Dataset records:
....
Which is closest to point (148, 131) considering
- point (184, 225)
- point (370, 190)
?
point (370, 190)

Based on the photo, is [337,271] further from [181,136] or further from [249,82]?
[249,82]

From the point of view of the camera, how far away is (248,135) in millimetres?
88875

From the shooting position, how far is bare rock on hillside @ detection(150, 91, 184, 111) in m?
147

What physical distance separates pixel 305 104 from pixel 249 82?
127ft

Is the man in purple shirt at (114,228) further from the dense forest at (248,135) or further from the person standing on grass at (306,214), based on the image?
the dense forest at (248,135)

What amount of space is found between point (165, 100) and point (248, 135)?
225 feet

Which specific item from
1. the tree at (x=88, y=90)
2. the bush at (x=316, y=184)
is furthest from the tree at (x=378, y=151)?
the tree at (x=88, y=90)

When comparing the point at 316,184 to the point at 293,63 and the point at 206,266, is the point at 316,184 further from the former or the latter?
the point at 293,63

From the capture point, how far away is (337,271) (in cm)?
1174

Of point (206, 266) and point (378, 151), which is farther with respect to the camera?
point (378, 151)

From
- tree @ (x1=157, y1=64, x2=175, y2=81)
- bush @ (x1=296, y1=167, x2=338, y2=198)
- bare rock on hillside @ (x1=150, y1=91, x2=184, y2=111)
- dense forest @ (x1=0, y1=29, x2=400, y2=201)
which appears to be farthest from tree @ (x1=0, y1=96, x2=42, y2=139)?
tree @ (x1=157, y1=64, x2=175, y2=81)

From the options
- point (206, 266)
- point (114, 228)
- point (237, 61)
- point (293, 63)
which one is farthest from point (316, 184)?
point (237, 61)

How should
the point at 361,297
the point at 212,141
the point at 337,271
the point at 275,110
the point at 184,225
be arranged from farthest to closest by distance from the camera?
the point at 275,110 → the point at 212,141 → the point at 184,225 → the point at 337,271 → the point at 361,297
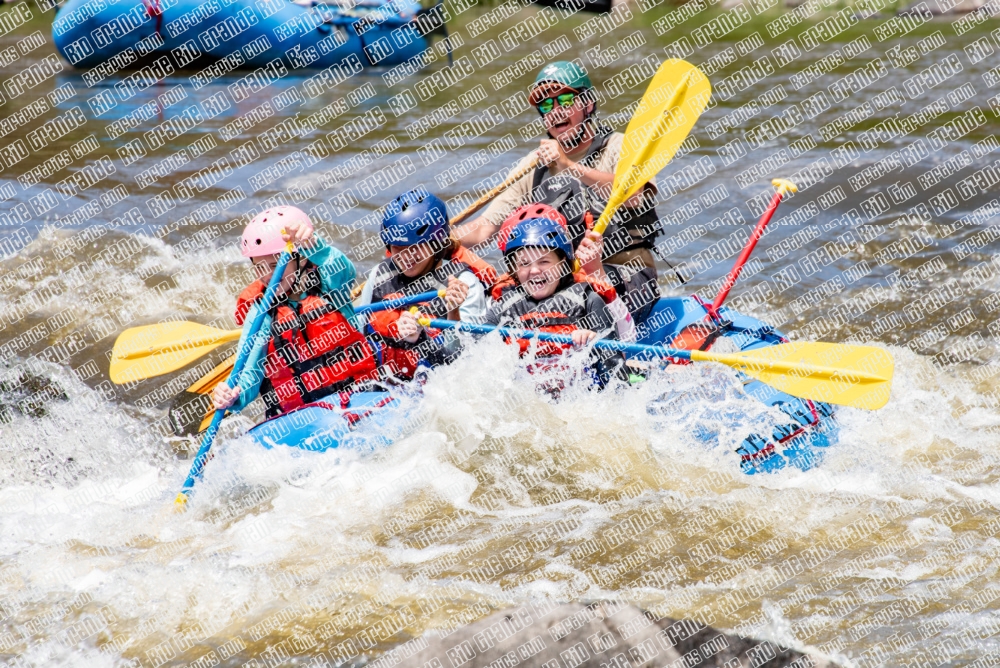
....
Task to complete – Render all of the material above as a numbered list with one line per item, leaving out the blank lines. Leave out the pictures in your answer.

Correct response –
1. Which is closest to point (148, 131) considering
2. - point (184, 225)
3. - point (370, 190)
4. ?
5. point (370, 190)
6. Based on the photo, is [337,271] further from [181,136] or further from [249,82]?
7. [249,82]
8. From the point of view of the camera, how far away is (248,135) in millimetres?
9. 88875
10. From the shooting position, how far is bare rock on hillside @ detection(150, 91, 184, 111) in m?
11. 147
12. What physical distance separates pixel 305 104 from pixel 249 82?
13. 127ft
14. Is the man in purple shirt at (114,228) further from the dense forest at (248,135) or further from the person standing on grass at (306,214), based on the image?
15. the dense forest at (248,135)
16. What amount of space is found between point (165, 100) and point (248, 135)?
17. 225 feet
18. Which specific item from
19. 1. the tree at (x=88, y=90)
20. 2. the bush at (x=316, y=184)
21. is furthest from the tree at (x=378, y=151)?
22. the tree at (x=88, y=90)
23. When comparing the point at 316,184 to the point at 293,63 and the point at 206,266, is the point at 316,184 further from the former or the latter?
24. the point at 293,63
25. From the capture point, how far away is (337,271) (in cm)?
26. 1174
27. Of point (206, 266) and point (378, 151), which is farther with respect to the camera?
28. point (378, 151)
29. From
30. - tree @ (x1=157, y1=64, x2=175, y2=81)
31. - bush @ (x1=296, y1=167, x2=338, y2=198)
32. - bare rock on hillside @ (x1=150, y1=91, x2=184, y2=111)
33. - dense forest @ (x1=0, y1=29, x2=400, y2=201)
34. which appears to be farthest from tree @ (x1=0, y1=96, x2=42, y2=139)?
35. tree @ (x1=157, y1=64, x2=175, y2=81)
36. From the options
37. - point (206, 266)
38. - point (114, 228)
39. - point (237, 61)
40. - point (293, 63)
41. which one is farthest from point (316, 184)?
42. point (237, 61)
43. How should
44. the point at 361,297
45. the point at 212,141
46. the point at 337,271
47. the point at 275,110
48. the point at 184,225
49. be arranged from farthest to closest by distance from the camera?
50. the point at 275,110 → the point at 212,141 → the point at 184,225 → the point at 337,271 → the point at 361,297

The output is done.